Note that all of these reasons are about us collectively: our future, our environment, our understanding of science. In the history of human beings, none of these reasons have mattered. Only one does: the answer to the question, what's in it for me?
Historically, the answer people most wanted to hear when they asked "what's in it for me?" seems to have been: money. Economic prosperity. A chance to make good.
The next most sought-after answer was, and is: refuge for holders of unpopular beliefs. Tolerance. Freedom. A chance to make a difference.
Behold the individual, the product, according to historian Walter Prescott Webb, of "the Great Frontier in which men could think, believe, and labor without finding themselves in conflict with the hoary institutions of an old order."(1)
Individualism in the United States, where it was the root of American culture for at least three hundred years, has been largely submerged by the ideal of the corporate collective. And the desperate, sometimes amusing, struggle against corporate domination is expressed by popular cartoon strips like "Dilbert", whose troubles reflect the absurdities of conglomerate life.

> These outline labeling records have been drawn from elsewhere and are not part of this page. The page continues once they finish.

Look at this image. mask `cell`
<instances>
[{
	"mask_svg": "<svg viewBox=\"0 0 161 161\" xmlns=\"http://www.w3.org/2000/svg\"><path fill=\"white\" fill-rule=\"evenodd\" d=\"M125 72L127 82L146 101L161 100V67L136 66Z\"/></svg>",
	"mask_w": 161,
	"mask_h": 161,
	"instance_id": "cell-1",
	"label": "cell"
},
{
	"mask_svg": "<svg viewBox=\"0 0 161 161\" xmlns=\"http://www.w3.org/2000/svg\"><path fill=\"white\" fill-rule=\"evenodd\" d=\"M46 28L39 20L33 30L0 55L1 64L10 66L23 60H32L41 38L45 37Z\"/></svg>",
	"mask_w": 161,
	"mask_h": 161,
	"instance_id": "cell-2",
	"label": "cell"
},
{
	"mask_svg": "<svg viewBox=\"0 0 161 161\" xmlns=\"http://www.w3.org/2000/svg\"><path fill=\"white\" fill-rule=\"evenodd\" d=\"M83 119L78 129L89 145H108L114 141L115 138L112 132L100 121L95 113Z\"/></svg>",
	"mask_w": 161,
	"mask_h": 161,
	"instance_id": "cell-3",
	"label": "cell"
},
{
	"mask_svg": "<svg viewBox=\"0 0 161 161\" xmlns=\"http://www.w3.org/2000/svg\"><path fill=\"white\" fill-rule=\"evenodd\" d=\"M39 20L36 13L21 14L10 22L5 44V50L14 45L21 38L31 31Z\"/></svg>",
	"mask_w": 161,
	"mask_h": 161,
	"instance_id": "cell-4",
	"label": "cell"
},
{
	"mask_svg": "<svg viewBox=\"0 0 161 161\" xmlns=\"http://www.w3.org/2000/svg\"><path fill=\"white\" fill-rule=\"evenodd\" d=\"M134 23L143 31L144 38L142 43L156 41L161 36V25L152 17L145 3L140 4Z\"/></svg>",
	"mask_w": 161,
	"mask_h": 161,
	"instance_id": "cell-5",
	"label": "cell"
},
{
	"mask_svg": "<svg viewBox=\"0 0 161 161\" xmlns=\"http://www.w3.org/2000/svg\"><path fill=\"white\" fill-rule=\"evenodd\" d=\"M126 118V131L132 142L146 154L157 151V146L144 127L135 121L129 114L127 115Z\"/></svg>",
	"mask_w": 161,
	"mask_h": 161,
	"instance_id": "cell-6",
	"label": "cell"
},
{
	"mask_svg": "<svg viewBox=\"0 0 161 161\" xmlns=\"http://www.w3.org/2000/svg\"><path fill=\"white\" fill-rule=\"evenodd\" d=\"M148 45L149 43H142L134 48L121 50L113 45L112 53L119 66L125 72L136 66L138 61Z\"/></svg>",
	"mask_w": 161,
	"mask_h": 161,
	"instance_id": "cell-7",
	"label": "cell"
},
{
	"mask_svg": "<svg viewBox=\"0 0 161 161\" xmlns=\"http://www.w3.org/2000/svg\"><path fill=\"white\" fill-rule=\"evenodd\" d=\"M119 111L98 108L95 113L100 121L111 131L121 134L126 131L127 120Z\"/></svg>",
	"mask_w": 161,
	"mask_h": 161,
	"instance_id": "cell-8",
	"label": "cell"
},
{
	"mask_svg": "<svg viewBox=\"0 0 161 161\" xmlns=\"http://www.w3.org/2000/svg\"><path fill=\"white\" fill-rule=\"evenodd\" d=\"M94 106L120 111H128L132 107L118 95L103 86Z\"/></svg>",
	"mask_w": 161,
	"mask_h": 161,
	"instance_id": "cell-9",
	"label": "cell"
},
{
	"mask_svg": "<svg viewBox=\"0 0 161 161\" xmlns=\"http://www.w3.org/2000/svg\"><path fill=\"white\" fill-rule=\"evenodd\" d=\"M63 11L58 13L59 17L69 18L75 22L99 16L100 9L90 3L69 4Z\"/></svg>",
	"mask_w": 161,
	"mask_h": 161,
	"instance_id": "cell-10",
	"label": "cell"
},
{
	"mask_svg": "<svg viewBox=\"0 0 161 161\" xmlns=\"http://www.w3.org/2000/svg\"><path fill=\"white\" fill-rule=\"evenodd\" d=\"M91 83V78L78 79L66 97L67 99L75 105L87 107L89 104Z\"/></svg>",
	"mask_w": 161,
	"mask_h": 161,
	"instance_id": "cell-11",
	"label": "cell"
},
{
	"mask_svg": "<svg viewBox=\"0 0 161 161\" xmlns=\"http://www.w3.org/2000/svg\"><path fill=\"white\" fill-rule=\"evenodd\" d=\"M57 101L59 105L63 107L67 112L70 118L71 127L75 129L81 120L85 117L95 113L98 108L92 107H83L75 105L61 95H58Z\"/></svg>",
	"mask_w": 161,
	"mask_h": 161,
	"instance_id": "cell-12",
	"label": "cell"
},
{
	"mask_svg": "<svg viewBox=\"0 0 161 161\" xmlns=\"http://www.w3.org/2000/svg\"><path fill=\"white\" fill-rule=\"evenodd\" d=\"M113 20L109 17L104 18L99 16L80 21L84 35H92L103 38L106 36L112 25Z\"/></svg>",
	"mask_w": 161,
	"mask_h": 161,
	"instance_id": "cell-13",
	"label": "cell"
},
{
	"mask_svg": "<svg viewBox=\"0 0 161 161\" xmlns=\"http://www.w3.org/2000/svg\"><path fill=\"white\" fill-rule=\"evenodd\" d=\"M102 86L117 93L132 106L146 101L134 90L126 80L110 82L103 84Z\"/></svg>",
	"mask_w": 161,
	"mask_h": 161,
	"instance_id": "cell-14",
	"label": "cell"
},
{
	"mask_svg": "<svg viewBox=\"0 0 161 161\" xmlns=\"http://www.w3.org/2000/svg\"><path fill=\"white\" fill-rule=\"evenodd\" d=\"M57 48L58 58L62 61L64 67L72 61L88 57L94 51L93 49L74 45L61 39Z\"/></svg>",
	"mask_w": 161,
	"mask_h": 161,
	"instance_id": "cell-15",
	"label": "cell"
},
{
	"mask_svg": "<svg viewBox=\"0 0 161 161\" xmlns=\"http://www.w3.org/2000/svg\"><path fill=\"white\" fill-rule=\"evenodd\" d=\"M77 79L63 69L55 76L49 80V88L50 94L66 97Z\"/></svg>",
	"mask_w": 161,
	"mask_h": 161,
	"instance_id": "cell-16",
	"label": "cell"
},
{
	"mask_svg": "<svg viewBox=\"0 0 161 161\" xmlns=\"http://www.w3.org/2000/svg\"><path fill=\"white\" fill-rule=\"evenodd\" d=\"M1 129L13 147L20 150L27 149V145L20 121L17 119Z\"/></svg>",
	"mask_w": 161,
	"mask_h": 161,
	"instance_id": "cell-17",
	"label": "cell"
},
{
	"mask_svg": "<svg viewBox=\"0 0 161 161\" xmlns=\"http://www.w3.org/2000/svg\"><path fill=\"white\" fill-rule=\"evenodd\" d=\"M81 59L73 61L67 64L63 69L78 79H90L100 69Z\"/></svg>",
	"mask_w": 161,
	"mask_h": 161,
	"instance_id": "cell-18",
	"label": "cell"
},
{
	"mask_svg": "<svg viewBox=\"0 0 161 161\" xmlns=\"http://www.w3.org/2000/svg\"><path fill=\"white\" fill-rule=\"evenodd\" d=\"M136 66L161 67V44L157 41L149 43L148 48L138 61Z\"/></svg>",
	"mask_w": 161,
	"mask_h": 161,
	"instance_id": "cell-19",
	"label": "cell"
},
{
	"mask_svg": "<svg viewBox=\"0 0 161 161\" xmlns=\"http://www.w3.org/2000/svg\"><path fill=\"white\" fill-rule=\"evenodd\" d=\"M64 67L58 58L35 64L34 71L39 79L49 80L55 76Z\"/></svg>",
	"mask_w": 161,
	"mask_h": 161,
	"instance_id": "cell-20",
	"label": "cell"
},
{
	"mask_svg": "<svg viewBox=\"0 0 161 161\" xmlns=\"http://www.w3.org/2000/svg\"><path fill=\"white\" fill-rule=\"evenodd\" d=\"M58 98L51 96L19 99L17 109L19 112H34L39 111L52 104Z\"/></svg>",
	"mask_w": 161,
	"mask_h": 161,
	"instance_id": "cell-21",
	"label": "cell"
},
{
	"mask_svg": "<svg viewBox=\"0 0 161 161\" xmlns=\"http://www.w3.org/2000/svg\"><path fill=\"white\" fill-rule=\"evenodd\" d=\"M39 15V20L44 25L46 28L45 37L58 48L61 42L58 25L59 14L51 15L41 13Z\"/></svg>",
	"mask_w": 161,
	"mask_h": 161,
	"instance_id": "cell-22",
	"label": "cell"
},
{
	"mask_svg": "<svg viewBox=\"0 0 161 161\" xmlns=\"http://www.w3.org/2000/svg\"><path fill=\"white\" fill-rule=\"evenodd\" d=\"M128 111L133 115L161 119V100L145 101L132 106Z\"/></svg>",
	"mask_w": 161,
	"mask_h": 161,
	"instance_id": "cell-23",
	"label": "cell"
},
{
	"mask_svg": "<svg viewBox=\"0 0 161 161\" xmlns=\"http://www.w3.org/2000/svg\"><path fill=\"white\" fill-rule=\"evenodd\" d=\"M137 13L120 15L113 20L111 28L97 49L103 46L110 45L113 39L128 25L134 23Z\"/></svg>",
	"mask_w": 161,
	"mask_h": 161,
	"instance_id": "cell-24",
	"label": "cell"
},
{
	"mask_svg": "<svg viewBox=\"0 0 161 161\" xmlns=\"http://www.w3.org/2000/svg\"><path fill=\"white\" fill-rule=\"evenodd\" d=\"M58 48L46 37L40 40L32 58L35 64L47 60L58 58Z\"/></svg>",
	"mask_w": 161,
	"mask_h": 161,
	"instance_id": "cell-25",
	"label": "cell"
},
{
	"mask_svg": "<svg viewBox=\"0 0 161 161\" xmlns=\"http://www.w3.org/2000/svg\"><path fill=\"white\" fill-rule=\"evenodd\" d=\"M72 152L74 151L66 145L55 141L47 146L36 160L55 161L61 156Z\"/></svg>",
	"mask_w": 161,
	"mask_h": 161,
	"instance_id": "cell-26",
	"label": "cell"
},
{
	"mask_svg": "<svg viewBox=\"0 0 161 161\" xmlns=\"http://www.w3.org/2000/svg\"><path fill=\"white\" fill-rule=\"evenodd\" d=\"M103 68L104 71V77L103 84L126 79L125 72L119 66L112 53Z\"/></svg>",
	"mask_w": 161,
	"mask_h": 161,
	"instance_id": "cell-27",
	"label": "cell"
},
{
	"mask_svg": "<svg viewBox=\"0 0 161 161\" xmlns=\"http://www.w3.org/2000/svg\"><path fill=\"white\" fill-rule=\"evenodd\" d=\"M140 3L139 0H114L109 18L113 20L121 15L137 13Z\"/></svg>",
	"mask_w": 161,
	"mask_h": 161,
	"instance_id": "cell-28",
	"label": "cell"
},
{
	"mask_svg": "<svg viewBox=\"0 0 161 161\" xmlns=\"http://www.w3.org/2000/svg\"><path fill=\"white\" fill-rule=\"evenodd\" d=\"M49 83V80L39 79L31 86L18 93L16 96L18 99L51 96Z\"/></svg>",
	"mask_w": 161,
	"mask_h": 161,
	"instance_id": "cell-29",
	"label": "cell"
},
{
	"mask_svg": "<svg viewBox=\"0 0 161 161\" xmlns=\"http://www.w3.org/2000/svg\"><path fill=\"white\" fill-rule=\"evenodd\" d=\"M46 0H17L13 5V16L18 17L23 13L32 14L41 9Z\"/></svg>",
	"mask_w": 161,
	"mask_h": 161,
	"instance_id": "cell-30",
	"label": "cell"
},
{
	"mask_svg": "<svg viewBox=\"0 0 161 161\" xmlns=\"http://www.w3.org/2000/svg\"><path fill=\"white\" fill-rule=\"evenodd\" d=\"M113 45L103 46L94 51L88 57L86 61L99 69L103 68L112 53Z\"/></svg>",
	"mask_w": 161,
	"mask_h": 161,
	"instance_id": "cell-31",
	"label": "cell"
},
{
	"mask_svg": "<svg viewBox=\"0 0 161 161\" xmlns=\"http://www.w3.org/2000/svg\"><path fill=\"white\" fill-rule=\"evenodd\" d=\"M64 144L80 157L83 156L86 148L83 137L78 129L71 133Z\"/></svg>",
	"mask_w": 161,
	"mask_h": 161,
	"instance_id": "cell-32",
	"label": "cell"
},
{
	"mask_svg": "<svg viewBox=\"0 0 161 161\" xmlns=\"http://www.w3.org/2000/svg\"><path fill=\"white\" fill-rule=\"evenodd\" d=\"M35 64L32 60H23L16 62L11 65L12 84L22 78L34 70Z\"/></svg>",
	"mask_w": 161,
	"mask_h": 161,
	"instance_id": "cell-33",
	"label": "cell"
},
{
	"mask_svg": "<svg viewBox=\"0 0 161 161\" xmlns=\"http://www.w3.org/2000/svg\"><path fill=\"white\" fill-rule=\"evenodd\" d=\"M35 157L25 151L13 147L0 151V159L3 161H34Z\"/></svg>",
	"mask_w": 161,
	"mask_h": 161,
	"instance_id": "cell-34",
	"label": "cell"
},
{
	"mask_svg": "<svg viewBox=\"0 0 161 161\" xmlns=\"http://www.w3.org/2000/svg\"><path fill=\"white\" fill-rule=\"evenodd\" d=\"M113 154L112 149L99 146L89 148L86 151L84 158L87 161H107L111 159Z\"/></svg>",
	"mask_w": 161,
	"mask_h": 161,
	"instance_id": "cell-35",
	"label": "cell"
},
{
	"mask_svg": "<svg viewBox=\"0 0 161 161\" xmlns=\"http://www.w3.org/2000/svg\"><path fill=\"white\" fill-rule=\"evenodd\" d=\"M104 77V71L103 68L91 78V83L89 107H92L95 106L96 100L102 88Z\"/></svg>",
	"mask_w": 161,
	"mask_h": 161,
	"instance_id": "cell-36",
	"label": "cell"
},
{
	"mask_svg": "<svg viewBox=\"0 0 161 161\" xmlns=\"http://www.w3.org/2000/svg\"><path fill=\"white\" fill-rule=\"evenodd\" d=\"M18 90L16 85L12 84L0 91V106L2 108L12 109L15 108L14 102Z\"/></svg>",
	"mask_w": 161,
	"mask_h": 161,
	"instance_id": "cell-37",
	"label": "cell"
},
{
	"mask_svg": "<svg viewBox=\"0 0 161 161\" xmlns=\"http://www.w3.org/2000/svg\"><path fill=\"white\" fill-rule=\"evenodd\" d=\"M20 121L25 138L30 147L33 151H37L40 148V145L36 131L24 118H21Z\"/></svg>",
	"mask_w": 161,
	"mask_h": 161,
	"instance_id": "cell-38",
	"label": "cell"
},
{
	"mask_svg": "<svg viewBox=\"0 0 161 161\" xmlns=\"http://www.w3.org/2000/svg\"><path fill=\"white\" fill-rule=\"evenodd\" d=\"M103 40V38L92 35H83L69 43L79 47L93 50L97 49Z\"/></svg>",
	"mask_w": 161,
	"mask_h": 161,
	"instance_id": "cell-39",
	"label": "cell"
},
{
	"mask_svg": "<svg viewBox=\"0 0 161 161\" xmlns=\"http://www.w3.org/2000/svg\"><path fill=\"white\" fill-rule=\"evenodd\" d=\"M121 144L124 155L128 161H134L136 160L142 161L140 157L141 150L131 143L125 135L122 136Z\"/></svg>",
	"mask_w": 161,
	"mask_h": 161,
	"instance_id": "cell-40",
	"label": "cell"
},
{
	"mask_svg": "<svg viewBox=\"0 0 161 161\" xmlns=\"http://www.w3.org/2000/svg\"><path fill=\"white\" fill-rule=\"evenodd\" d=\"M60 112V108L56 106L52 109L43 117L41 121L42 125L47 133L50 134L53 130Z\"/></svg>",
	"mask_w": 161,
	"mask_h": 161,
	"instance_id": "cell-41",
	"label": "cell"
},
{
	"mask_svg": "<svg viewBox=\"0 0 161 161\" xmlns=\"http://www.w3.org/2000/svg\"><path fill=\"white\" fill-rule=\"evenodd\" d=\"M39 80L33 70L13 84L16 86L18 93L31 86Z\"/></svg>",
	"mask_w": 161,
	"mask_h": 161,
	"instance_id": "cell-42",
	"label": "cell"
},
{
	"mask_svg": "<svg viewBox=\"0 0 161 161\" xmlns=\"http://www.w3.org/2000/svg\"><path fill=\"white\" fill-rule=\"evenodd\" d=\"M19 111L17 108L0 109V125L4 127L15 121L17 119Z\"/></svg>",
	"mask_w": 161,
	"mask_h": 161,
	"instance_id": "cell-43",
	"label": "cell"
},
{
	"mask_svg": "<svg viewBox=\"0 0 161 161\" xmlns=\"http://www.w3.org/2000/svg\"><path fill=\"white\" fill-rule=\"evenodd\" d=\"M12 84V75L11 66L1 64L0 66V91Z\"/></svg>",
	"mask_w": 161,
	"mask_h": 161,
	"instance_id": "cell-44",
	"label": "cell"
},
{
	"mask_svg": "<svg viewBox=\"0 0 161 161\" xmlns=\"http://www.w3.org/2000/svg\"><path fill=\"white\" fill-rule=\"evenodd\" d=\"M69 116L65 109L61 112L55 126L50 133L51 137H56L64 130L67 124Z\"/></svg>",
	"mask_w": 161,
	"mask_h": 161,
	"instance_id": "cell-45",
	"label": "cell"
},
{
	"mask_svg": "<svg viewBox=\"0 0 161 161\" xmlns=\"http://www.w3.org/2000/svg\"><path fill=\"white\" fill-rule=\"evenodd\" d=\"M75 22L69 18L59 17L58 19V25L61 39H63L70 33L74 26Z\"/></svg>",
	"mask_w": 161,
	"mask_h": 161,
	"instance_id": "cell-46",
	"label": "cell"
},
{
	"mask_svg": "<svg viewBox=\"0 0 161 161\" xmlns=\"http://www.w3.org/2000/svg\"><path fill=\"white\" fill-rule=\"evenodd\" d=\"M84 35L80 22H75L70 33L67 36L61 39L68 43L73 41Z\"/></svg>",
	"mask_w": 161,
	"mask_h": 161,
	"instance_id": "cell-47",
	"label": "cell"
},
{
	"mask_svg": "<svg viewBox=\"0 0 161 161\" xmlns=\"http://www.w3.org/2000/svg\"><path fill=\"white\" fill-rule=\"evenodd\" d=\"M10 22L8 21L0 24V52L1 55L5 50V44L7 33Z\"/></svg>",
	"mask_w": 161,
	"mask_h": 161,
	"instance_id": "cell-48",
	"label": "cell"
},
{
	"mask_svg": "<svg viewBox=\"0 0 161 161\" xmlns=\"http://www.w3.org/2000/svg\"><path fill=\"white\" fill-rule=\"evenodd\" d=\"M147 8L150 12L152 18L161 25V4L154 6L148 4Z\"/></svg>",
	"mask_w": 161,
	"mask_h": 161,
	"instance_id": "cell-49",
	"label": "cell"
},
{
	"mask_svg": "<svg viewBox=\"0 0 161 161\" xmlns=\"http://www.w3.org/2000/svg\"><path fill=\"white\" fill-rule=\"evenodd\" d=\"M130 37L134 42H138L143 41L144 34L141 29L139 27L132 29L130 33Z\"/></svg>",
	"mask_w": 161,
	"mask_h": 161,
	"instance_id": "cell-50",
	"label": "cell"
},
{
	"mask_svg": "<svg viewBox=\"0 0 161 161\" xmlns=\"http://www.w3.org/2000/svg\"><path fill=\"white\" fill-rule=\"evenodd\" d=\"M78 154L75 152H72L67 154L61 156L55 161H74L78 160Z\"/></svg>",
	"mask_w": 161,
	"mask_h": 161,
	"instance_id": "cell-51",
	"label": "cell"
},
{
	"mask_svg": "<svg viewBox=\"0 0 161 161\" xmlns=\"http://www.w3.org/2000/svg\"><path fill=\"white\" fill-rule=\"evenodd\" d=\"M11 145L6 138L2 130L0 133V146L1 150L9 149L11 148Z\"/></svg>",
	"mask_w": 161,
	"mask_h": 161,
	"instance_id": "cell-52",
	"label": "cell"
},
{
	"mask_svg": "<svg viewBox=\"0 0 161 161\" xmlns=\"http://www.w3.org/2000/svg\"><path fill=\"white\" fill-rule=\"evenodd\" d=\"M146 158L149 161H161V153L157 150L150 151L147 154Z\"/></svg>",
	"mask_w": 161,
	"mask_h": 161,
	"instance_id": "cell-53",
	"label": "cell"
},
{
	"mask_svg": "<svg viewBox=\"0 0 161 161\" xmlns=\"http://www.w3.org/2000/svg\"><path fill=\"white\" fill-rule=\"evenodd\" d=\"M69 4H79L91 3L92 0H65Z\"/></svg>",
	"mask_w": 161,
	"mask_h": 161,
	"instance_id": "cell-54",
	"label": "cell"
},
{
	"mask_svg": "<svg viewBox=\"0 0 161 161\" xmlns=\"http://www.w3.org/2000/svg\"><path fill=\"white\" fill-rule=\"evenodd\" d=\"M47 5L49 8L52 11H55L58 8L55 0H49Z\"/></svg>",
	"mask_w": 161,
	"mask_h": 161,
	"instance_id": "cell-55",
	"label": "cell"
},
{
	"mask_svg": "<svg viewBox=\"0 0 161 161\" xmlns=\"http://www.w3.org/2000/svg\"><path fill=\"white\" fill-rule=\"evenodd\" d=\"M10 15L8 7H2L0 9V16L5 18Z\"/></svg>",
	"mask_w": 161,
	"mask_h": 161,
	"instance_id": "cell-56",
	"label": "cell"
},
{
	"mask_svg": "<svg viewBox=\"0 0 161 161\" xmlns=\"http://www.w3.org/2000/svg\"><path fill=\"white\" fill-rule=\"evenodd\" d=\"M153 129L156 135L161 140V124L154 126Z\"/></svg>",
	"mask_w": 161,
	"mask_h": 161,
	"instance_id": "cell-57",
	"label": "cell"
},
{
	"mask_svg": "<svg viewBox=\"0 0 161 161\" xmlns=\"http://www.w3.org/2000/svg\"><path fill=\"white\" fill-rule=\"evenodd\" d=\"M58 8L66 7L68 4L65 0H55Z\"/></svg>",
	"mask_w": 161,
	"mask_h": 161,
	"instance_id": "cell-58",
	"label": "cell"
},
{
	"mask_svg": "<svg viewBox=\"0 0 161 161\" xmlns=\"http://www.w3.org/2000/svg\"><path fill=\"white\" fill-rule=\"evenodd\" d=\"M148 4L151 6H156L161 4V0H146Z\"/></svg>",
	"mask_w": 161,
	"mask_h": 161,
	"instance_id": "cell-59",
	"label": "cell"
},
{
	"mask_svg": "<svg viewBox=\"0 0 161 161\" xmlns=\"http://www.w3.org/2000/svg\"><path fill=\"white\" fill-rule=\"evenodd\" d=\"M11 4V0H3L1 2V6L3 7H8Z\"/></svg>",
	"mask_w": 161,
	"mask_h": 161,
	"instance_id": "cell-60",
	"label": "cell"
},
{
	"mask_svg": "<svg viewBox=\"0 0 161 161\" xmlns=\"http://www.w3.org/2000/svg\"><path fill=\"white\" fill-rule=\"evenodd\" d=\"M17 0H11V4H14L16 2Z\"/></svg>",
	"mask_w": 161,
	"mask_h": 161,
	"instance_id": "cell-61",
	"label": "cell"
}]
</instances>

Like Dilbert, the individual craves revenge.
Our purpose is to examine the particulars of a proposal to choke the corporation by feeding it a succulent bone, one that will tempt it with such profits that it will be unable to resist delivering up what physicist Jerry O'Neill has called the "High Frontier" and producer Gene Roddenberry "The Final Frontier".
The Space Settlement Initiative, a legislative proposal by activist Alan Wasser, suggests that the U.S. Congress (a collection of individuals if there ever was one) give land grants on the moon and Mars to corporations or multinationals that build space settlements and transportation systems to get people there at a reasonable cost.
There are a host of details, most of them aimed at getting around the 1967 Outer Space Treaty, which prohibits national sovereignty over heavenly bodies, but does not address private ownership. The U.S would recognize and defend the rights of the moguls to subdivide and resell their claims at regolith-cheap prices of $100 an acre of so for prime lunar real estate.